In Jason Fried's REWORK, as well as a blog post on the subject, he discussed how big, complex proposals weren't necessarily winning him more business. When he shifted to one-page proposals he found one thing; "[he was] either winning the business or he wasn't."
There are many companies that have risen to success by doing the same thing, providing a service that doesn't have unnecessary features. The companies succeeding at the moment are the ones doing exactly what they have to do.
While your average joe might not know PointDrive, anyone who wants to make a sale quickly and easily will want to.
The company's software creates one-page-proposals that are as simple as writing text, uploading images to make headers, and insert content that they'll actually want to read about. That includes links, videos, PowerPoint presentations (which people might hate, but can be useful as case studies) and other necessary things to close a sale.
You can also see when they open the proposal, what they click through, for how long and other analytics. It'll also work on mobile devices natively. They have customers within Salesforce, Sotheby's Realty and Transperfect.

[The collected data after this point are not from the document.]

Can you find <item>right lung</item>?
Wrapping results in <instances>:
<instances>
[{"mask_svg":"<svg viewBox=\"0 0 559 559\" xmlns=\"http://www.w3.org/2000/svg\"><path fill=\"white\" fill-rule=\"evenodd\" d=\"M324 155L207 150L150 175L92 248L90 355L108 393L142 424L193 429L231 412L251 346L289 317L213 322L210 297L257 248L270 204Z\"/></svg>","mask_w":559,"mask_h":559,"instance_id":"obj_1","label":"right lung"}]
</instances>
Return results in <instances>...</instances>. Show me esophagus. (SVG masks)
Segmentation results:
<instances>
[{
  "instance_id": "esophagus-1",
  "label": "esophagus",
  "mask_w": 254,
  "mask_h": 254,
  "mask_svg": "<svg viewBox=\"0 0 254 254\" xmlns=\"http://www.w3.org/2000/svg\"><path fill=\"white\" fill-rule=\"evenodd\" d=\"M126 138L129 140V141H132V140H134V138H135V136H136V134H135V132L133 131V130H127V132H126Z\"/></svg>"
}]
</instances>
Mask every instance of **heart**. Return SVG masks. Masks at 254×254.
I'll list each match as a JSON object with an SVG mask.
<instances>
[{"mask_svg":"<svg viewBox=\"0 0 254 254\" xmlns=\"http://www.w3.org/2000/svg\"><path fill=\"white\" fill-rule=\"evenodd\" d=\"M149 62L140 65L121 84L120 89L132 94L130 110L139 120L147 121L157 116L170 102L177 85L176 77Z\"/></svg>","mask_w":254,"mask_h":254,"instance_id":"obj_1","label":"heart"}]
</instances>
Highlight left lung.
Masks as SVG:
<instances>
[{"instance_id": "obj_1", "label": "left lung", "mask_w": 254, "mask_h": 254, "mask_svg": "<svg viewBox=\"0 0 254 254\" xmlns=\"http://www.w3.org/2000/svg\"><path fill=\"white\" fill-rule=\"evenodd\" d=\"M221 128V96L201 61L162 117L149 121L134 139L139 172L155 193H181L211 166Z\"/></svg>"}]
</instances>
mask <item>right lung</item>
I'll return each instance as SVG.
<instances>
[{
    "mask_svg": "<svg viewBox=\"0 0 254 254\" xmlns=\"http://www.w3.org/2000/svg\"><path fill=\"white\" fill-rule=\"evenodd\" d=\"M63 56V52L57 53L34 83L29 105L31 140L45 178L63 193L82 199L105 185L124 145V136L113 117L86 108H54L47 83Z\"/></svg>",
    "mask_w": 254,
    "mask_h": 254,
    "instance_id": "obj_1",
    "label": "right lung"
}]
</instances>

People won't stop talking about Slack as it took one the simplicity of online chat and combined it with the really simple back-and-forth emails that we all make. That time you ping your boss to ask a question?
It's now an IM, one simple and consistent experience. It natively integrates Google docs links, you can upload files, create separate Slacks for separate clients and even use most of the great features for free, though guest users and Google authentication will cost you a little extra. They're even showing their trailer in around 800 movie theaters in the bay area at the moment.
The to-do list has become the staple of most human beings, but tech companies have flocked to the company that's valued at $280m as of 2012. The reason is that they've taken the very complex world of organizing the basic and difficult tasks that a company has to organize into the way that we usually use to make sure we don't forget to buy milk at the grocery store.
It was founded by Facebook co-founder Dustin Moskovitz, and provides incredibly simple, threaded organization of tasks for companies like United Way, Uber, Airbnb and CBS Interactive.
If Asana added mind maps and integration with every major startup you care about, it would be Trello. Trello lets you drag and drop anything; pictures, text, things from Slack and Google docs, anything that you need into different parts of a pipeline.
This could (as their examples show) be "thinking about," "doing," "done" and can be done for many tasks including the basic work that you'd do at home to their "business class" offering.
This $8.33/month option brings in the integrations with Slack, Salesforce, Dropbox, Google Hangouts and add security features bigger companies require. While Trello's free features are usually for one person, the business class level lets people create community boards that they can work together on to organize company tasks and ideas.